La rissa in piazza Montesanto, il lancio dei bidoncini della spazzatura e delle sedie, gli spari in aria nel tentativo di avere l’ultima parola, poi la fuga in auto e il ritorno dopo pochi minuti di Emanuele Iaccarino armato del famigerato AK47, il kalashnikov che tanto piace alla malavita. Con il fucile d’assalto in bella mostra, il 39enne con precedenti per furto e truffa arriva fin sotto l’abitazione di Giovanni Calvanese, 38 anni, per vendicare l’affronto subito in precedenza in piazza. E’ questo il particolare che fino ad ora non era ancora emerso in questa raccapricciante vicenda. Calvanese, il primo ad essere arrestato perché nel corso di una perquisizione in casa è stato trovato in possesso di una pistola, avrebbe partecipato alla rissa in piazza avvenuta poco prima.

La madre di Calvanese: “Mio figlio non era armato di kalashnikov”

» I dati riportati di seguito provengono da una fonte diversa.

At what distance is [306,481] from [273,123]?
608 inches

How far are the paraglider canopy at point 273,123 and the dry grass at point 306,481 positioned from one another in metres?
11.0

A raccontarlo, al Riformista, è la madre, la signora Anna. La donna, gravemente malata, in primis tiene a precisare “che mio figlio non è quello armato di kalashnikov così come il deputato Borrelli ha più volte raccontato sui social. Era in piazza quando si è ritrovato suo malgrado coinvolto in una rissa. Si è difeso ma poi è stato minacciato sotto casa da Iaccarino armato di mitra”. Certo “ha sbagliato perché aveva una pistola in casa ma – precisa la donna – aveva paura”. Calvanese nel corso dell’udienza di convalida ha spiegato – così come riportato da Repubblica – che la pistola l’ha trovata in un tombino a Capodimonte e l’aveva portata nella propria abitazione con l’intenzione di rivenderla.